It wasn’t long ago when I first heard this comment stated by my mother in law. “You converted my son,” said she. I stood bewildered at that comment until she further explained herself. “He said he doesn’t like my lasagna. He said I should do something different like make it vegetarian or add cilantro or oregano,” she claims he stated to her. I didn’t believe it. Phillip always ate her lasagna. So, of course, I asked him and he said it was “to greasy”. I understood what he meant. If you don’t drain the meat thoroughly prior to adding it to the layers, the grease will definitely pile up, especially if you’re using full fat cheese. Well my mother in law isn’t a cook. She can cook but she can only follow recipes and directions and doesn’t think to change anything. For example, I would say, “Why not add this, this, and this to make it like this and not like that.” She would say, “But the recipe doesn’t say to do that.” I think that frame of mind is what separates housewives and cooks. Some people cook because they love to, like me. I yearn to cook. I can’t go a day without cooking something. She, on the other hand, goes days on in without cooking something save for microwaving.
So because he didn’t like her lasagna, I decided to try my luck at gluten free dairy free lasagna. The result (quoted directly from my husband): “Omg, this is my new favorite thing you make. It’s so good and creamy…what did you put in it? There’s no dairy, right?” Nope! I decided to play a game of experimentation. A while back I discovered cream of rice cereal. It’s pretty much like polenta except with ground up rice as opposed to cornmeal or more comparable to cream of buckwheat. I did it on a whim to use as a thickening agent and noticed that it gave a delightfully creamy texture to sauces. Well, why not make a cream sauce out of that? After all, we eat rice cheese, no? Some of us drink rice milk, so, what makes this any different, just because it’s for babies? Nothing!
So I used the cream of rice for the cheese layer and I was even surprised at how good it was. Phillip took it to work for lunch the next day and everyone was jealous. So, who says an allergen free dish can’t be good if not better than the norm? I was just sick of using tofu as a cheese substitute. There HAD to be something else out there that worked and wasn’t calorie dense like nut creams. So with some chosen veggies, this lasagna was like a spinach and artichoke dip with tomato sauce. Next time, Phillip said to try it with my ‘fake’ meat or quorn. That boy loves quorn and I love the fact that he does, too. I’m still afraid that he won’t be satisfied with my food but every time he coos when he eats, I know I’ve succeeded.

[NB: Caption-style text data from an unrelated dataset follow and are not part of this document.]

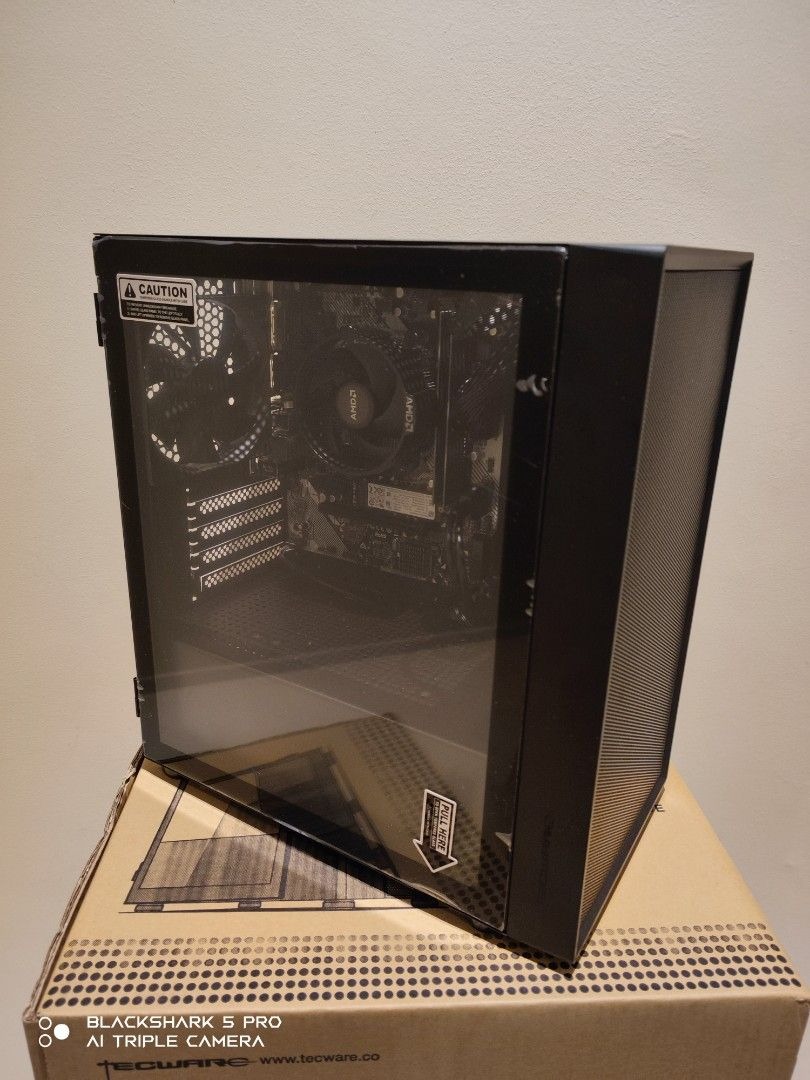 Budget Gaming / Workstation PC Desktop Entry Level (Ryzen 5 5600G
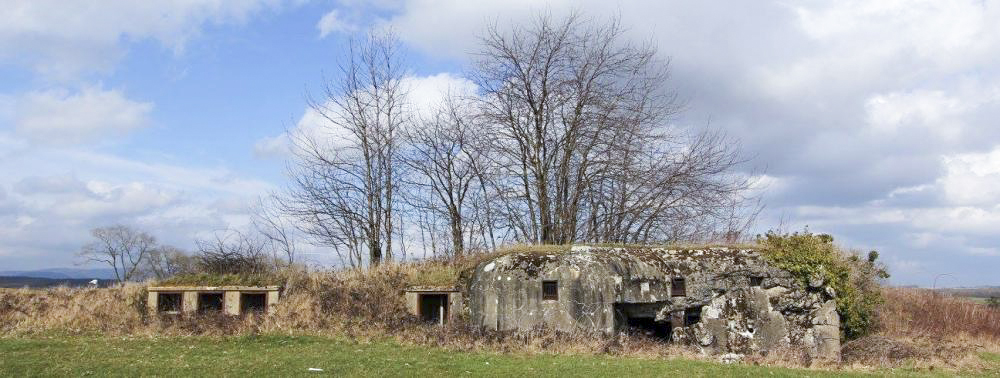 Ligne Maginot - INGOLSHEIM Ouest ( Casemate d'infanterie ) - Vue d'ensemble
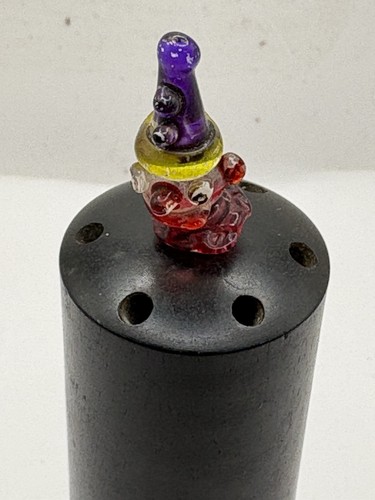 Vintage mirano glass - vintage, hat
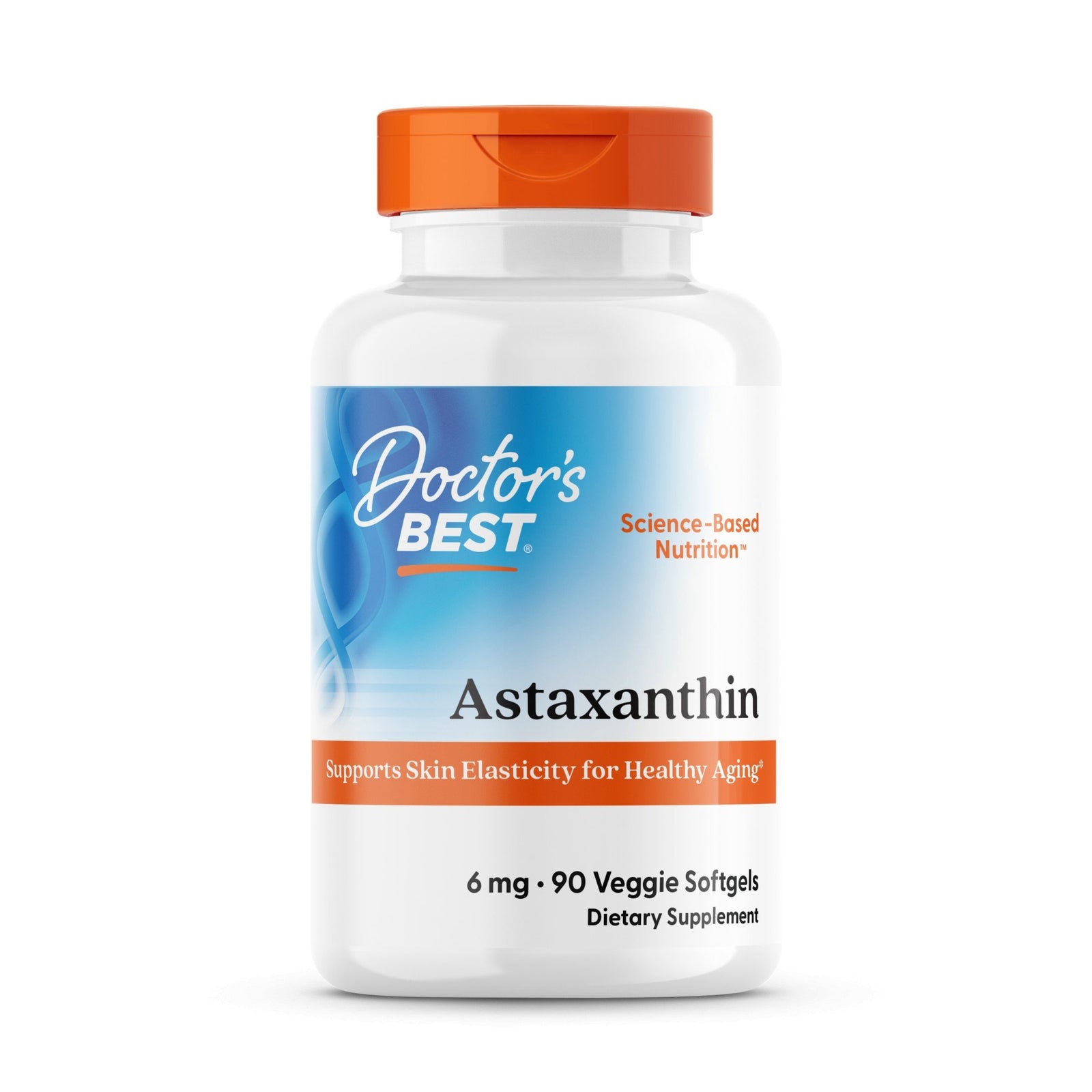 Doctors Best Astaxanthin with AstaPure 6 mg 90 Softgel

Spinach Artichoke Lasagna (DF, GF, & SF) ½ cup frozen artichoke hearts 1 cup frozen spinach, defrosted and drained ½ small yellow onion, diced ½ cup chopped mushrooms 1 package of lasagna noodles
2 cups tomato sauce (Okay I made a homemade puree. You can take a shortcut though.)
1 cup cream of rice ¾ cup of nondairy milk 2 tsp oregano Salt and pepper to taste A few leaves of fresh basil
¼ cup shredded rice cheese
Pre-heat to 350 degrees.
Cook the noodles according to the directions stated on the package.
In a medium frying pan, caramelize the onions. Once they reach a beautiful golden hue, add the artichoke hearts and mushrooms, sautéing until soft. Add the spinach, seasonings of basil and oregano, salt and pepper. Set aside.
Add the cream of rice into a mixing bowl. Heat the milk to just boiling in a microwave and then add it to the cream of rice, whisking as you go. It should become a thick mixture.
Add the vegetables to the “cheese” sauce, stirring until well combined. You now have your filling.
Layer the lasagna in a adequate size casserole dish by: sauce, noodles, and then filling. You should finish with a noodle layer with two layers of filling. Assure that there is sauce on the top of the noodles.
Spread the shredded cheese evenly on top. Bake, uncovered, for 25 minutes or so.